Choose a tag to compare
@clintropolis clintropolis released this 25 Sep 00:36
· 4475 commits to master since this release

Apache Druid 0.16.0-incubating contains over 350 new features, performance enhancements, bug fixes, and major documentation improvements from 50 contributors. Check out the complete list of changes and everything tagged to the milestone.

Highlights

# Performance

# 'Vectorized' query processing

An experimental 'vectorized' query execution engine is new in 0.16.0, which can provide a speed increase in the range of 1.3-3x for timeseries and group by v2 queries. It operates on the principle of batching operations on rows instead of processing a single row at a time, e.g. iterating bitmaps in batches instead of per row, reading column values in batches, filtering in batches, aggregating values in batches, and so on. This results in significantly fewer method calls, better memory locality, and increased cache efficiency.

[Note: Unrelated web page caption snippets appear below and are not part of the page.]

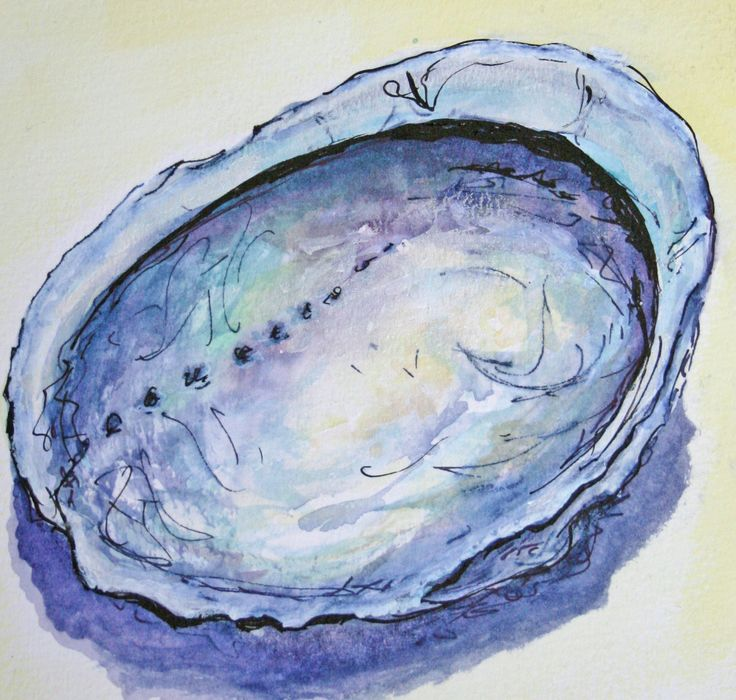 Paua shell watercolour and ink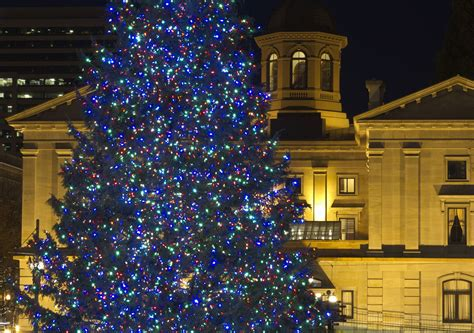 portland maine tree lighting 2017 portland oregon lights 2017 decoratingspecial com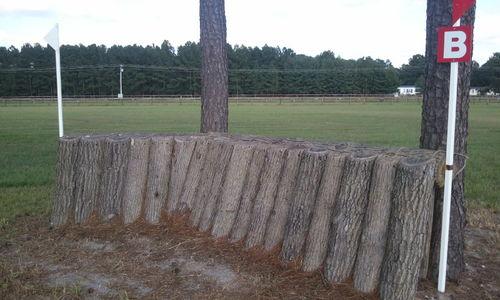 Fence 21B - Narrow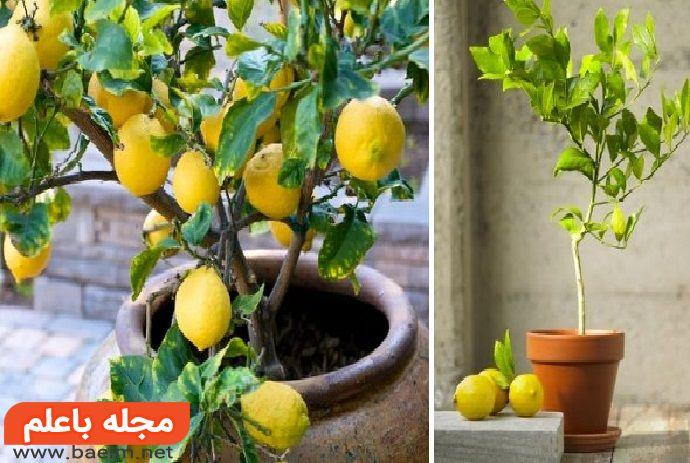 پرورش درخت لیمو,کاشت هسته لیمو,خواص لیمو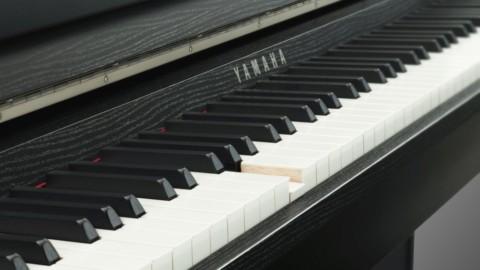 Что такое фортепиано – большой обзор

This is an experimental feature, but we view it as the path forward for Druid query processing and are excited for feedback as we continue to improve and fill out missing features in upcoming releases.

  • Only timeseries and groupBy have vectorized engines.
  • GroupBy doesn't handle multi-value dimensions or granularity other than "all" yet.
  • Vector cursors cannot handle virtual columns or descending order.
  • Expressions are not supported anywhere: not as inputs to aggregators, in virtual functions, or in filters.
  • Only some aggregators have vectorized implementations: "count", "doubleSum", "floatSum", "longSum", "hyperUnique", and "filtered".
  • Only some filters have vectorized matchers: "selector", "bound", "in", "like", "regex", "search", "and", "or", and "not".
  • Dimension specs other than "default" don't work yet (no extraction functions or filtered dimension specs).

The feature can be enabled by setting "vectorize": true your query context (the default is false). This works both for Druid SQL and for native queries. When set to true, vectorization will be used if possible; otherwise, Druid will fall back to its non-vectorized query engine. You can also set it to "force", which will return an error if the query cannot be fully vectorized. This is helpful for confirming that vectorization is indeed being used.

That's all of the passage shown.